Top of Given passage
Ghana's BECE & WASSCE Exams: The Troubling Decline in Math Scores

Education

If you are a parent, teacher, or policymaker, the annual release of exam results brings a familiar sense of anxiety. For years, headlines have swung between “mass failure in mathematics” and “slight improvement,” leaving the public confused about the true state of our children’s education.

A careful analysis of performance in the Basic Education Certificate Examination (BECE) and the West African Senior School Certificate Examination (WASSCE) reveals not only a problem of poor grades but also a dangerous and persistent crack in the very foundation of mathematics learning, a direct threat to Ghana’s future.

Two Different Exams, One Alarming Story. The BECE, taken at the end of Junior High School, is a competitive examination for admission to Senior High School. A student’s grade depends on their performance relative to their peers. The WASSCE, however, is a standards-based exam that assesses whether a student has mastered the prescribed material for university entry.

BECE mathematics performance is chronically unstable. Before the pandemic, BECE mathematics pass rates typically ranged from 50% to 65%. The 2025 WASSCE provisional results have sent shockwaves through the nation, with a pass rate decline from 66.86% in 2024 to 48.73% in 2025, and a surge in outright failure.

The Seven Deadly Deficiencies include an inability to solve basic word problems, poor understanding of fractions and percentages, and difficulties with area and volume calculations. A widening regional and socioeconomic divide further deepens the crisis, with rural public schools lagging behind urban private schools in mathematics.

The Root of the Problem: A Broken Foundation. Several interconnected factors fuel this foundation gap, including teacher preparedness, fear and anxiety, resource constraints, and pedagogical failure. The Reform Imperative: Aligning Policy with Reality. Ghana’s ongoing educational reforms present a critical opportunity to address this crisis.

Conclusion: A Call for Sustained Action. The goal of our reforms cannot be merely to nudge WASSCE pass rates but to ensure that every child leaving JHS possesses genuine numeracy skills. Fixing the mathematics pipeline is the most critical investment we can make in Ghana’s future.
Bottom of Given passage
» Task objective
Copy the passage on Ghana's math exam results from "A careful analysis" up to and including "to Ghana’s future.", changing "crack" to "fracture". Answer using only the passage on Ghana's math exam results.
Top of Excerpted data
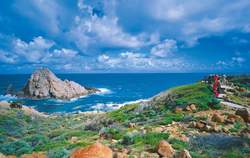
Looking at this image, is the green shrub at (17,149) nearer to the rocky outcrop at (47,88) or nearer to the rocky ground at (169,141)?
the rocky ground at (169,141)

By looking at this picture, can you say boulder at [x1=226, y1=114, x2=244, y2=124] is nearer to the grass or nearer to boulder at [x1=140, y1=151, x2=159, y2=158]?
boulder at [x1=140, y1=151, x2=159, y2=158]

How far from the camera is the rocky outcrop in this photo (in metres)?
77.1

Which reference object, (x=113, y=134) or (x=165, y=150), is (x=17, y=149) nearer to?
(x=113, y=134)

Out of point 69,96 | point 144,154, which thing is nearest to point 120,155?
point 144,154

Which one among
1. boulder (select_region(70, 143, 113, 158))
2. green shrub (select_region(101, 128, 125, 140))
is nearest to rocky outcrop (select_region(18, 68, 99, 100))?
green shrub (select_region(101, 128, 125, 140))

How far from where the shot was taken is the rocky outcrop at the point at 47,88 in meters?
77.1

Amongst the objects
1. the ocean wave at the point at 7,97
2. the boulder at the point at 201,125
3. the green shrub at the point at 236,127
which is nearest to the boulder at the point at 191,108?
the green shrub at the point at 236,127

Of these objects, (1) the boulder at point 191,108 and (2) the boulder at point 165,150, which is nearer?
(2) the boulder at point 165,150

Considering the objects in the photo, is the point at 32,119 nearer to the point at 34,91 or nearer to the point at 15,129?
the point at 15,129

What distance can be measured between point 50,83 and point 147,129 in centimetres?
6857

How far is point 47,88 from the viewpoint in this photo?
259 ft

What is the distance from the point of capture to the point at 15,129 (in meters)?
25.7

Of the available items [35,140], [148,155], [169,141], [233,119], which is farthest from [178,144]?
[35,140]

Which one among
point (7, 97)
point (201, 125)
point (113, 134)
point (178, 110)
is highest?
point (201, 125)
Bottom of Excerpted data
» Output of the task
A careful analysis of performance in the Basic Education Certificate Examination (BECE) and the West African Senior School Certificate Examination (WASSCE) reveals not only a problem of poor grades but also a dangerous and persistent fracture in the very foundation of mathematics learning, a direct threat to Ghana’s future.